◆ Input rows ◆
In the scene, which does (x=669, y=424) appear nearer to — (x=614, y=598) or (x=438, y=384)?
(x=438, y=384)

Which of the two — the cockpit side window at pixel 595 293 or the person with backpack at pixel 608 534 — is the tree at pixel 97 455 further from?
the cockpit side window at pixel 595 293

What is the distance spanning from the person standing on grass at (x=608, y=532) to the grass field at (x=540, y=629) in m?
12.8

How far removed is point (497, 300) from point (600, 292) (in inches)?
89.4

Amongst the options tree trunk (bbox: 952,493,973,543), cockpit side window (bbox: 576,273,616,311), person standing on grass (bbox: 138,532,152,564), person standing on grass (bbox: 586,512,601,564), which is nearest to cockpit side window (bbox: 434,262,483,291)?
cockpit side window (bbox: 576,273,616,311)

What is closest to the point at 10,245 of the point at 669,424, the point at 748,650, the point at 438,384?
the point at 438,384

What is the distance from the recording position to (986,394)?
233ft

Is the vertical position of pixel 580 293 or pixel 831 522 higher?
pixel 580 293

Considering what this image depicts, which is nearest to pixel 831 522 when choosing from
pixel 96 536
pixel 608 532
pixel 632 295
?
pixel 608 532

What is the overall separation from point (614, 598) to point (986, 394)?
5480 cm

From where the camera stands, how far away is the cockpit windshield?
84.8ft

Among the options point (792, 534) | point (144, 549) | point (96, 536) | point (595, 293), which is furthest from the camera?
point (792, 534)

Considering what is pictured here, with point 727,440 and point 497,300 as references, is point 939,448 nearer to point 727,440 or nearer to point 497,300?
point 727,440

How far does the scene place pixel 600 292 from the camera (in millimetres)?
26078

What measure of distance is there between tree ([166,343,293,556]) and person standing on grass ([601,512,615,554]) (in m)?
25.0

...

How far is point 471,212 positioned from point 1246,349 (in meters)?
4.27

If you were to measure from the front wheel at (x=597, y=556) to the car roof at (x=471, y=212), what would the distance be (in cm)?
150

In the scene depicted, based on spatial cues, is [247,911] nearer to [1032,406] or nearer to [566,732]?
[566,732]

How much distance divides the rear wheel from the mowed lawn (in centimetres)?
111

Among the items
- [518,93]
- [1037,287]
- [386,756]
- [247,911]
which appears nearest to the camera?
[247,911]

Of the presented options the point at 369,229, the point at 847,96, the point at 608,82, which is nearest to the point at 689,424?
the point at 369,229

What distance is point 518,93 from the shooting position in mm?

◆ Written task ◆
Extract the lines above verbatim, starting at the line that contains "Of the presented" and ending with the line that contains "What distance is", both included.

◆ Solution to the exercise ◆
Of the presented options the point at 369,229, the point at 847,96, the point at 608,82, which is nearest to the point at 689,424?
the point at 369,229

What distance is point 518,93 from the shooting position in mm?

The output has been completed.